而对于并不清楚沈策身份的其他人而言,看到这满身伤疤,难免心生畏惧。
他们大都听说过沈策坐过牢。
这些伤莫不是在牢里留下的?
可枪伤......
坐牢怎么会有枪伤?
不管怎么说,身上背负着这么多伤疤的人,无论如何都足以让人心生畏惧。
“对......对......对不起。”
咕咚!
郭毅喉结蠕动,默默咽了口吐沫,惶恐不安道。
沈策缓缓扭头,面无表情的看着他。
郭毅不由自主的后退了两步,脸色噌的一下煞白如雪,忙低下头不敢与之对视。
他身后的那些队员一个个噤如寒蝉,大气都不敢出。
“下次再这么没礼貌,就没有这么好运了。”
沈策回身,抬起手拍着他的脸颊道。
“不敢,绝对不会有下次了。”
郭毅心惊肉跳的说道。
沈策稍稍整理了一下衣服,朝球场边走去。
麻利的套上毛衣,拎着外套离开球场。
包括王文鸾在内的所有人,直到目送他离开,似乎才回过神来,远远的看着他的背影,心情各异。

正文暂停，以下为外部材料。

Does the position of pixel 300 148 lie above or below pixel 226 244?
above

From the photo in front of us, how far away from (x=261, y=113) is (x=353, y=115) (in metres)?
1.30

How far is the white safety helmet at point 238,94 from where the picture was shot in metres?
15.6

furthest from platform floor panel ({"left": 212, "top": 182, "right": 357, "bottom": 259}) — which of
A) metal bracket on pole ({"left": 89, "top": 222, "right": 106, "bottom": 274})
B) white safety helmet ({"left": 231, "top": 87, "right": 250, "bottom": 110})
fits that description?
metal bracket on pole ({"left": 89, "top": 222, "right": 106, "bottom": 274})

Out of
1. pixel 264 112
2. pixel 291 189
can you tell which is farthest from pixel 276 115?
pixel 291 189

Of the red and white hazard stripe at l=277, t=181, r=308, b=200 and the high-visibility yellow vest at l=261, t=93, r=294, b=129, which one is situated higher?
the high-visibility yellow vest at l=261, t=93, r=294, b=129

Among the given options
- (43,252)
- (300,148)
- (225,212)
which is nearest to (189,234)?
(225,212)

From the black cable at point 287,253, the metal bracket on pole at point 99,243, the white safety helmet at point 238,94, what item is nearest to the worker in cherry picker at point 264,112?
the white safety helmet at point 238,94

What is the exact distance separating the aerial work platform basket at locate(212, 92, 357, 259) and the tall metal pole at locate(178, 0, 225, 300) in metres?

郭毅心有余悸的站在那里,大冷天,背后冷汗涔涔,竟然莫名生出一种死里逃生的错觉,长长吐了口气。
王文鸾没有跟着他,目送他离开后抽了抽小鼻子,做到球场边正正发呆,若有所思。
“卢少,沈策这是?”
翟灏仍是一副难以置信的表情问了句。
“我怎么会知道,不过不该问的最好别问。”
卢建章神色凝重道。
结合上次王泰河对沈策那般恭敬的情形,难免让他产生一个非常大胆的猜测。
只是,那个大人物实在距离现实太过遥远,那个猜测也仅仅是一闪而过罢了。